[[ EXCERPTED DATA, beginning ]]

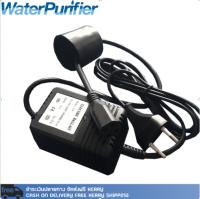 บัลลาสต์ยูวี อะแดปเตอร์ หม้อแปลง 11 วัตต์ 2 ขั้ว 2 ด้าน รุ่น 09-UVA-112 (BALLAST UV ADAPTER 11W 2Pin 2Side) ใช้สำหรับหลอดยูวี 11W 200-240V 0.03A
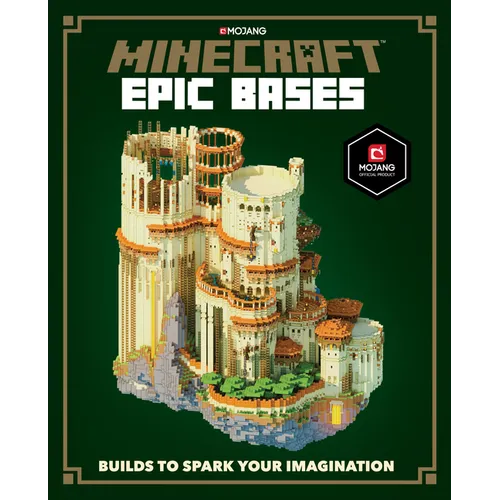 Minecraft: Epic Bases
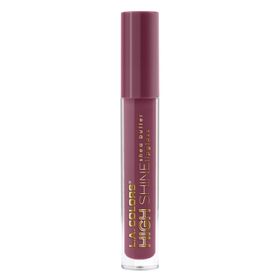 La Colors High Shine Bohemian Lipgloss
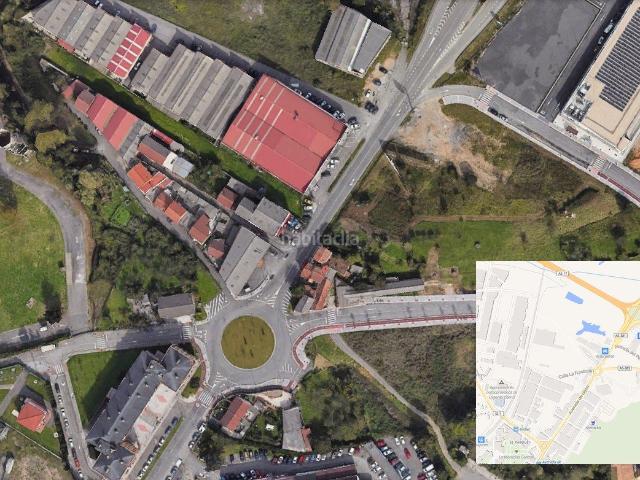Piso en venta en Santolaya, Siero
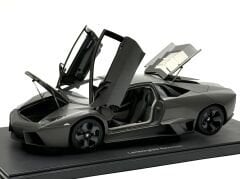 1:18 Lamborghini Reventon Matt Grey 74591 - Autoart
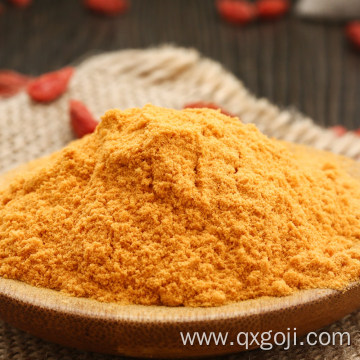 Spray-drying Goji Berry Powder in Bulk with benefits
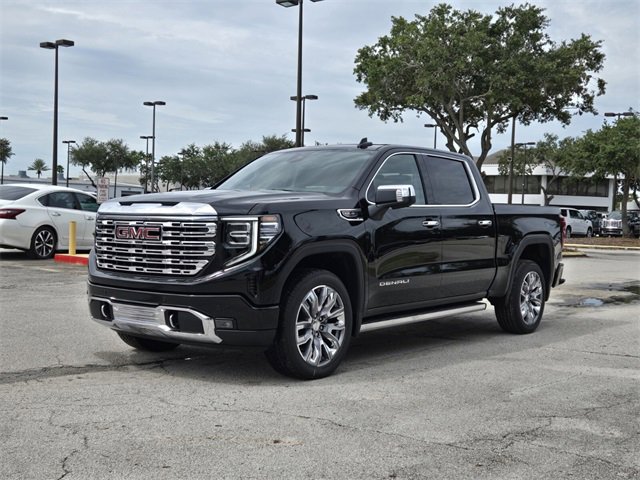 New 2026 GMC Sierra 1500 Denali image 3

[[ EXCERPTED DATA, end ]]

Copy out, exactly and without pictures, each line from the one containing "1:18 Lamborghini Reventon" through the final line of the entries, both ends included.

TASK RESULT:
 1:18 Lamborghini Reventon Matt Grey 74591 - Autoart
 Spray-drying Goji Berry Powder in Bulk with benefits
 New 2026 GMC Sierra 1500 Denali image 3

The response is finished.